## TASK TO COMPLETE
Place each line, from the line containing "From the photo, which" through the line containing "3.48 metres", into a JSON list with one string per line, leaving out blank lines.

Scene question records
++++++++
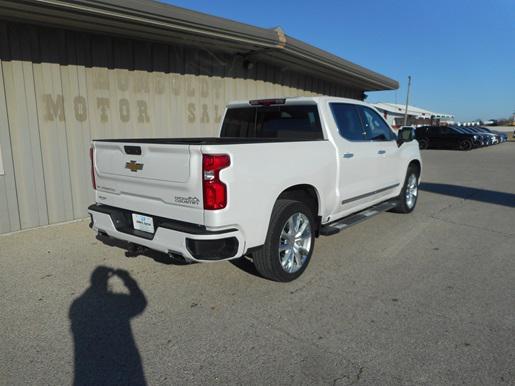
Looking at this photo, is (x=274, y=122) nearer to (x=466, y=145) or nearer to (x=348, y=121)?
(x=348, y=121)

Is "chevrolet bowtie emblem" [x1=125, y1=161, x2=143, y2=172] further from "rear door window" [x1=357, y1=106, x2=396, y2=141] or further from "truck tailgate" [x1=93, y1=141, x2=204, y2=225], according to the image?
"rear door window" [x1=357, y1=106, x2=396, y2=141]

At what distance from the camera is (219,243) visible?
10.3ft

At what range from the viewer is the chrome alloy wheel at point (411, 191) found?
6.77m

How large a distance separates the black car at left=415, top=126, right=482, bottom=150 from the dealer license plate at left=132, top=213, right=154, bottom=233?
25.1 metres

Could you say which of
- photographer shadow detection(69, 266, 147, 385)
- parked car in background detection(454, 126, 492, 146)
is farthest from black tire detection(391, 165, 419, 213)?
parked car in background detection(454, 126, 492, 146)

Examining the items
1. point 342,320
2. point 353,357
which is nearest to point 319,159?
point 342,320

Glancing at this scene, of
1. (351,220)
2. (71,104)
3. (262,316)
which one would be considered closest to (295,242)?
(262,316)

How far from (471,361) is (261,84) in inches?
313

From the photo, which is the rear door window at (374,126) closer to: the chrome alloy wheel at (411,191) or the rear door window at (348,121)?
the rear door window at (348,121)

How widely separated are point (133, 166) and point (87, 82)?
3.48 metres

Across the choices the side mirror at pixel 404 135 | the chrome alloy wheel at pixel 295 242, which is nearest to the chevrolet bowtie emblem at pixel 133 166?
the chrome alloy wheel at pixel 295 242

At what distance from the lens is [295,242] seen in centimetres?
404

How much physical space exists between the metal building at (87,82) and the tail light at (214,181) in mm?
3188

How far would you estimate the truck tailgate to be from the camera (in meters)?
3.11
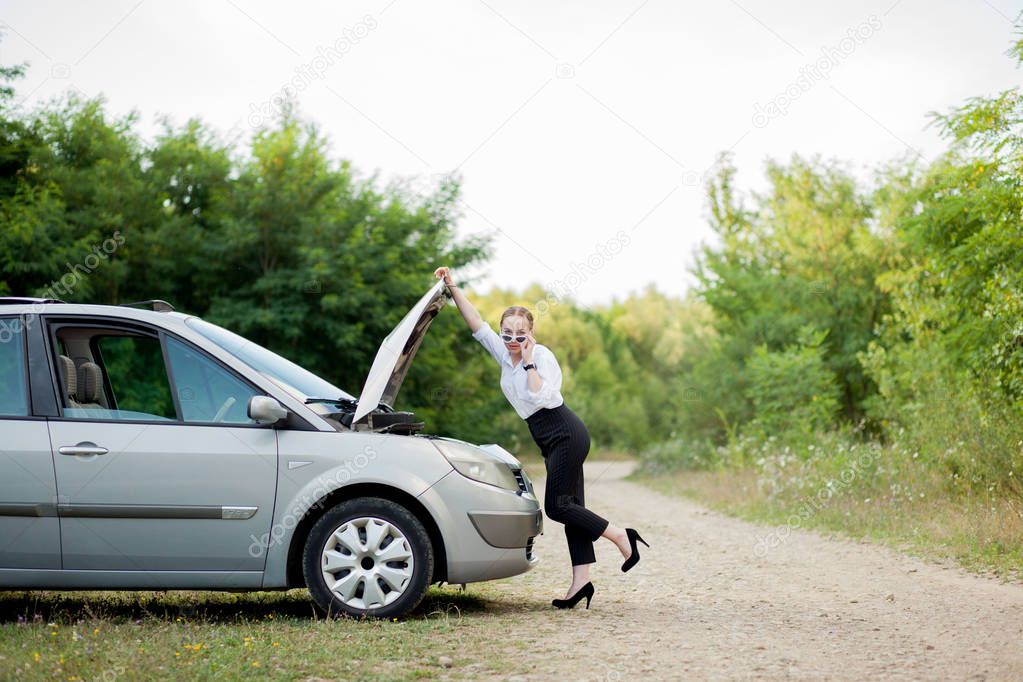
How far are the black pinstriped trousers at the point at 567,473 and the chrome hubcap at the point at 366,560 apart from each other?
1231mm

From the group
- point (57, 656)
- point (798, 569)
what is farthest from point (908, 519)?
point (57, 656)

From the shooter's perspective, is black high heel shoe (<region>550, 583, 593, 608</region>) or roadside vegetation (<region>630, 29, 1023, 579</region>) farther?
roadside vegetation (<region>630, 29, 1023, 579</region>)

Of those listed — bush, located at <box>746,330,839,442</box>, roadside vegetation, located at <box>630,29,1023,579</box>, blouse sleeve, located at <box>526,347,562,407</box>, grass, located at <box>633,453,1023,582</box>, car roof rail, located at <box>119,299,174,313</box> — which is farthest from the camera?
bush, located at <box>746,330,839,442</box>

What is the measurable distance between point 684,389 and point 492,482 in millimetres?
26583

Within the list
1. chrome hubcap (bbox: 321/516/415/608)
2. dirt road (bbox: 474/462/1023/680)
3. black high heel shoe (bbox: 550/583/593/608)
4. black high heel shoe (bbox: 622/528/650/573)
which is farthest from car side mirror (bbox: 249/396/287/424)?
black high heel shoe (bbox: 622/528/650/573)

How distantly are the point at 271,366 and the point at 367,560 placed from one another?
58.4 inches

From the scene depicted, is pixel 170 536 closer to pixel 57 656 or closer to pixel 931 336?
pixel 57 656

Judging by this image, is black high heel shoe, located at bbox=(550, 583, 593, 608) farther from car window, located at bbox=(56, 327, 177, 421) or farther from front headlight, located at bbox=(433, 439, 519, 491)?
car window, located at bbox=(56, 327, 177, 421)

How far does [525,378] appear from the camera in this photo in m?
6.99

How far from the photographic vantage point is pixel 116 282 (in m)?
24.0

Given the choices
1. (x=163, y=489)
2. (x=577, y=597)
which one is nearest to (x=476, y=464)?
(x=577, y=597)

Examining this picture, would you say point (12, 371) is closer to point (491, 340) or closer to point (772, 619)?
point (491, 340)

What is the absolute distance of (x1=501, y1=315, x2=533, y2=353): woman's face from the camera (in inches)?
274

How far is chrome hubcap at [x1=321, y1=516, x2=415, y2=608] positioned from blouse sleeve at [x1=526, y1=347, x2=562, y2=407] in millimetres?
1363
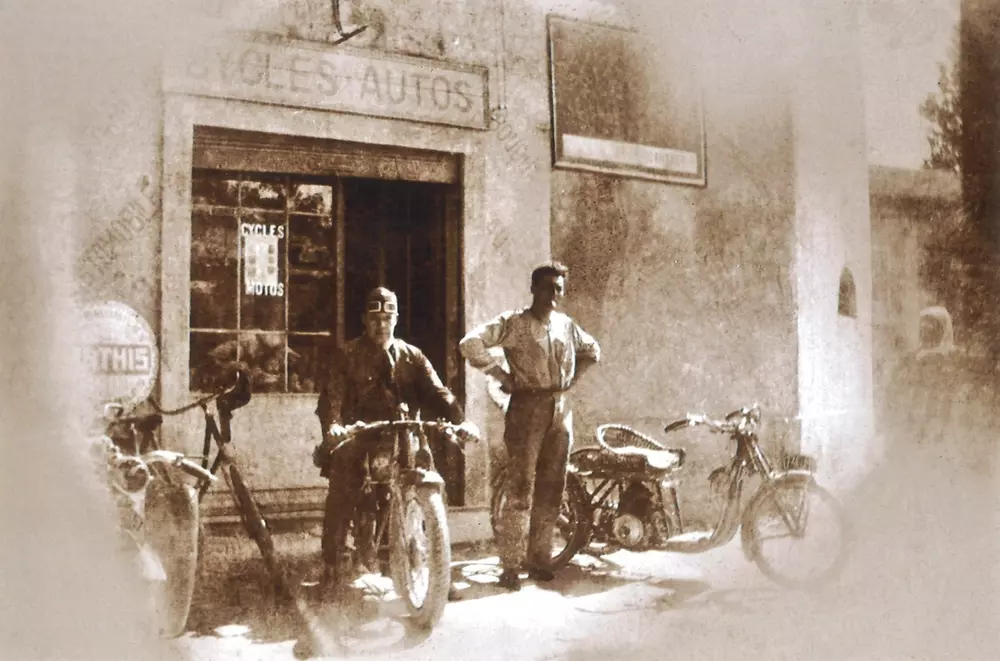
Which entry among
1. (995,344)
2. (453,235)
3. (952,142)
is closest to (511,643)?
(453,235)

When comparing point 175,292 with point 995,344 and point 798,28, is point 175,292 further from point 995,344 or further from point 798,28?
point 995,344

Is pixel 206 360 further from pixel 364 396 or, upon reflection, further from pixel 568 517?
pixel 568 517

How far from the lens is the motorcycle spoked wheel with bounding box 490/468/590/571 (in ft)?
15.8

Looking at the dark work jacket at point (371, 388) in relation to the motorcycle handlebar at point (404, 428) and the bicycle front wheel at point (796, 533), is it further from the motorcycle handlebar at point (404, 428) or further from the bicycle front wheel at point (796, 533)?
the bicycle front wheel at point (796, 533)

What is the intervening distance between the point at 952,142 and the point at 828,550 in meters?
2.66

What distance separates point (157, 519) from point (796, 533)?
3105mm

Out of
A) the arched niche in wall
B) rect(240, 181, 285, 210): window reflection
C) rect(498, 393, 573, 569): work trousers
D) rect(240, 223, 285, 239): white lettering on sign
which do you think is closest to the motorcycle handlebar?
rect(498, 393, 573, 569): work trousers

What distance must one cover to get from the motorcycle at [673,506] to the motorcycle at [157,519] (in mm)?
1597

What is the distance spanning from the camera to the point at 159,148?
13.7 ft

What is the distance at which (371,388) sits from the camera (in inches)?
168

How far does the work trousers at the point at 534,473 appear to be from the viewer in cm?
465

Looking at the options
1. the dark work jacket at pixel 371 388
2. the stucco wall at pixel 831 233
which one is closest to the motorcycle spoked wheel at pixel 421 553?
the dark work jacket at pixel 371 388

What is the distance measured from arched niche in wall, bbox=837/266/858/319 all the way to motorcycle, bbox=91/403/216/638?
3768mm

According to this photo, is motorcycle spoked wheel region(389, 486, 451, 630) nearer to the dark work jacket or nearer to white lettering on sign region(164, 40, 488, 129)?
the dark work jacket
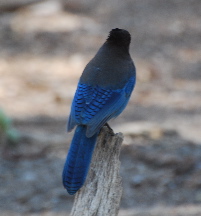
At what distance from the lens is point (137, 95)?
10.5 metres

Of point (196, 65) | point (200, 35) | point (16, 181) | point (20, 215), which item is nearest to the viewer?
point (20, 215)

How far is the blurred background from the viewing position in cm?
707

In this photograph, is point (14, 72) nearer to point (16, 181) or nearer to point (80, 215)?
point (16, 181)

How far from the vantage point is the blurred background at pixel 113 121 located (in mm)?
7070

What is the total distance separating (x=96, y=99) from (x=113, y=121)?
494cm

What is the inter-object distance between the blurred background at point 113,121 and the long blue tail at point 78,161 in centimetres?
248

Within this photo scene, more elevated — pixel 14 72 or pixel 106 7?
pixel 106 7

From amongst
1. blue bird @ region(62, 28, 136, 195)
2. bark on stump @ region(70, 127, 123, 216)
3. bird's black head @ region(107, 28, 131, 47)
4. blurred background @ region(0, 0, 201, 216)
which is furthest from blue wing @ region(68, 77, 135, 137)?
blurred background @ region(0, 0, 201, 216)

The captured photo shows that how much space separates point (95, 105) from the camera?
168 inches

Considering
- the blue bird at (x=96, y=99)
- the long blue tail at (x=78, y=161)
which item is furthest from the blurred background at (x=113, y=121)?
the long blue tail at (x=78, y=161)

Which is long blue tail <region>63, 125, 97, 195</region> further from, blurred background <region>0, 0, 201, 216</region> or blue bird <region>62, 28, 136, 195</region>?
blurred background <region>0, 0, 201, 216</region>

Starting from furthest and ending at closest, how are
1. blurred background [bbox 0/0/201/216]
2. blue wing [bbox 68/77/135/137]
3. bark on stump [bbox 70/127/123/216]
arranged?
blurred background [bbox 0/0/201/216] < blue wing [bbox 68/77/135/137] < bark on stump [bbox 70/127/123/216]

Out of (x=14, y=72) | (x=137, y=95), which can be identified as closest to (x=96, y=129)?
(x=137, y=95)

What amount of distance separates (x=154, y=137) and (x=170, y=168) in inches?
36.3
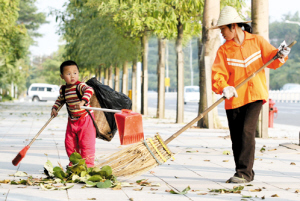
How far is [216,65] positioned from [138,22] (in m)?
12.0

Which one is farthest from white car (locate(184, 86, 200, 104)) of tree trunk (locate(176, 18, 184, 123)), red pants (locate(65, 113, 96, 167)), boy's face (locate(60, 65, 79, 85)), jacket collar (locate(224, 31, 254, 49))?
jacket collar (locate(224, 31, 254, 49))

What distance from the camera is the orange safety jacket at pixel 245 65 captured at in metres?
5.51

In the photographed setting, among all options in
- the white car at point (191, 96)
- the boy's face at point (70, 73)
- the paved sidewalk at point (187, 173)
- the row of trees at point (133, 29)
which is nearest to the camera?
the paved sidewalk at point (187, 173)

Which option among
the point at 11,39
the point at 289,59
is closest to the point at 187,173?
the point at 11,39

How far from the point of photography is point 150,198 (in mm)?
4719

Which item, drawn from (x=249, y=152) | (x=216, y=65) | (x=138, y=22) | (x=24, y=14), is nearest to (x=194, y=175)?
(x=249, y=152)

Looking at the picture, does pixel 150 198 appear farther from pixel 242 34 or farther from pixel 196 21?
pixel 196 21

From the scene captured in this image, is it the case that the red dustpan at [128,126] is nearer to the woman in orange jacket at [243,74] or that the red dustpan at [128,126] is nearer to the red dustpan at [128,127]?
the red dustpan at [128,127]

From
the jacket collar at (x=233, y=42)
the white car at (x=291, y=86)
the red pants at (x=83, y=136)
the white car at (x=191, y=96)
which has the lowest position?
the white car at (x=291, y=86)

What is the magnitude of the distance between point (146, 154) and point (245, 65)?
1.50 m

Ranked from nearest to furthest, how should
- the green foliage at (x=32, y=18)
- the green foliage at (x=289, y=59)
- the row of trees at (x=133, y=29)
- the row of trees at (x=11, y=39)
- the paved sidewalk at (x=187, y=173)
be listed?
the paved sidewalk at (x=187, y=173) → the row of trees at (x=133, y=29) → the row of trees at (x=11, y=39) → the green foliage at (x=32, y=18) → the green foliage at (x=289, y=59)

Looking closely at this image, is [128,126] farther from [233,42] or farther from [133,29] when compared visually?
[133,29]

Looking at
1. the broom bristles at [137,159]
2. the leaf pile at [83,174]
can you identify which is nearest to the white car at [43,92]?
the leaf pile at [83,174]

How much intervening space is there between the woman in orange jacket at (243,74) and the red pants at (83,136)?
5.44 ft
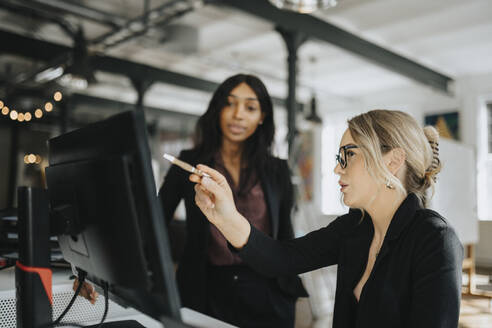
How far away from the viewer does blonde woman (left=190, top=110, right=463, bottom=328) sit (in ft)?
3.92

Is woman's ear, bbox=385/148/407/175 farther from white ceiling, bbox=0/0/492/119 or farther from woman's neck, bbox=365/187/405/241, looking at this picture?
white ceiling, bbox=0/0/492/119

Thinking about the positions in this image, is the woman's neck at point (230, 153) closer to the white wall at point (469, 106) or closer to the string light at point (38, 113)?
the white wall at point (469, 106)

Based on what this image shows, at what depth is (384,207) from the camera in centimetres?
143

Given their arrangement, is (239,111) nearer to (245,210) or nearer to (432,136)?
(245,210)

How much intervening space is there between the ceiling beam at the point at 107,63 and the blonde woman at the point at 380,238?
19.5 feet

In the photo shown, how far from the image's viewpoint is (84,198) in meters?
0.99

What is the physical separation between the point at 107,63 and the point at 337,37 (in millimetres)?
3796

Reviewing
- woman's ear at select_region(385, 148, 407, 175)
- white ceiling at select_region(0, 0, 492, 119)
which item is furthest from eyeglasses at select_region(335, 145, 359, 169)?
white ceiling at select_region(0, 0, 492, 119)

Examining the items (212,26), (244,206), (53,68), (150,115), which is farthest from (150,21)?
(150,115)

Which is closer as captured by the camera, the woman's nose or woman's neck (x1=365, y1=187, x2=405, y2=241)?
woman's neck (x1=365, y1=187, x2=405, y2=241)

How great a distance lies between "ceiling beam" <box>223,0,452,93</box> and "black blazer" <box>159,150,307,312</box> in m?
3.43

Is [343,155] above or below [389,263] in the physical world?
above

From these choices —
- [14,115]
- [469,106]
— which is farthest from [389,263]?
[14,115]

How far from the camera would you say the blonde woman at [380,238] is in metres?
1.20
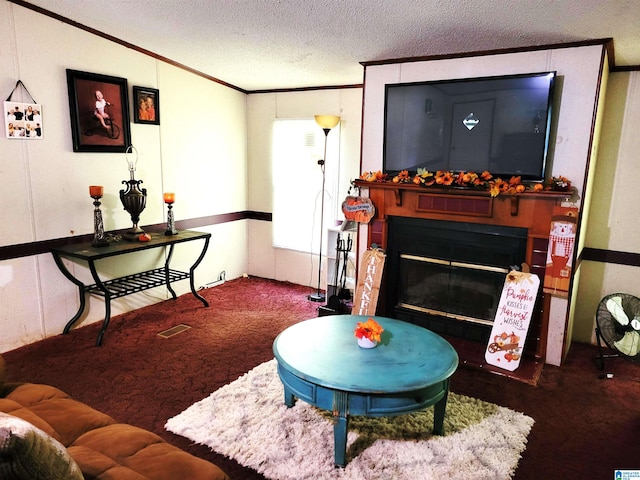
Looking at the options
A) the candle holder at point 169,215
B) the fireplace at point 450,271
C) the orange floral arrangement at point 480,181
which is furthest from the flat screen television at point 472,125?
the candle holder at point 169,215

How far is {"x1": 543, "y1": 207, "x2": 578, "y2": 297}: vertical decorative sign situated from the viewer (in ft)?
9.86

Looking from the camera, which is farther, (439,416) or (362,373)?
(439,416)

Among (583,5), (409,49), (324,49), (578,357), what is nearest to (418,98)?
(409,49)

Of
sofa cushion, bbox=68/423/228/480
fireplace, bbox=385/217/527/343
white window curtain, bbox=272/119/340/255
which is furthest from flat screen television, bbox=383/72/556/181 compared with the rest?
sofa cushion, bbox=68/423/228/480

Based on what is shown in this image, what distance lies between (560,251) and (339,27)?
85.7 inches

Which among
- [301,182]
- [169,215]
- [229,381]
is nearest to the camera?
[229,381]

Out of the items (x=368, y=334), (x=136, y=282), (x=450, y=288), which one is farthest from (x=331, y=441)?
(x=136, y=282)

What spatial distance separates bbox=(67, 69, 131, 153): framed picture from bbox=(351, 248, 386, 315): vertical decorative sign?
2396 millimetres

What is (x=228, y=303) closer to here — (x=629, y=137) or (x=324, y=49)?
(x=324, y=49)

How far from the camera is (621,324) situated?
121 inches

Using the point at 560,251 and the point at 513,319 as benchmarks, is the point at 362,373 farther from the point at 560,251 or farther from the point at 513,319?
the point at 560,251

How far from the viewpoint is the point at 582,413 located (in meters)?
A: 2.68

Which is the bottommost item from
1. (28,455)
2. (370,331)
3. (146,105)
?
(370,331)

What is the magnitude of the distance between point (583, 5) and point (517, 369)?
2.29m
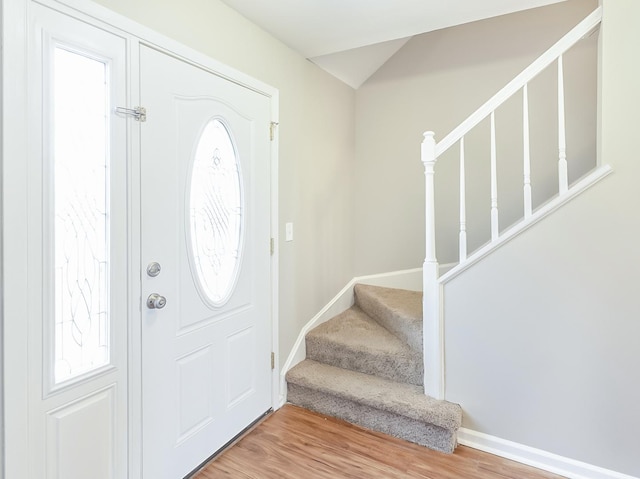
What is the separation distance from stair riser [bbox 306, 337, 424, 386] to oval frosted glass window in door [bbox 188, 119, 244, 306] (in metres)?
0.94

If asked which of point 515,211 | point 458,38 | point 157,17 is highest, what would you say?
point 458,38

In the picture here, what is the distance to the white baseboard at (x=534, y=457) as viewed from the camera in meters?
1.75

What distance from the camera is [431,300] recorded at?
2.06m

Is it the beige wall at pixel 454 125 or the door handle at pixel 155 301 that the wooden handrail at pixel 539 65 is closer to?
the beige wall at pixel 454 125

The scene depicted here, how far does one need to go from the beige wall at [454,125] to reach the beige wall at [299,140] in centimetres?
23

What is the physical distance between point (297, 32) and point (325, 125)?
77 cm

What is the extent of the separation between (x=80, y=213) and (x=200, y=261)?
1.95ft

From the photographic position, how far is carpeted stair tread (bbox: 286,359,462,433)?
1961 mm

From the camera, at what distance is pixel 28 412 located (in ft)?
3.84

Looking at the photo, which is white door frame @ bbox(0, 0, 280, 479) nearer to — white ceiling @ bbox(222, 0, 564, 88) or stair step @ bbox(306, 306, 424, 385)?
white ceiling @ bbox(222, 0, 564, 88)

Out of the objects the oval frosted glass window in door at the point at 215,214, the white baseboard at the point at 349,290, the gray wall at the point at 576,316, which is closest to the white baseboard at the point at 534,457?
++++++++
## OUTPUT FOR THIS EXERCISE
[
  "From the photo, which is the rear door window at (374,126) closer to: the chrome alloy wheel at (411,191) or the rear door window at (348,121)?",
  "the rear door window at (348,121)",
  "How widely separated are point (133, 166) and point (87, 82)?",
  "3.48 metres"
]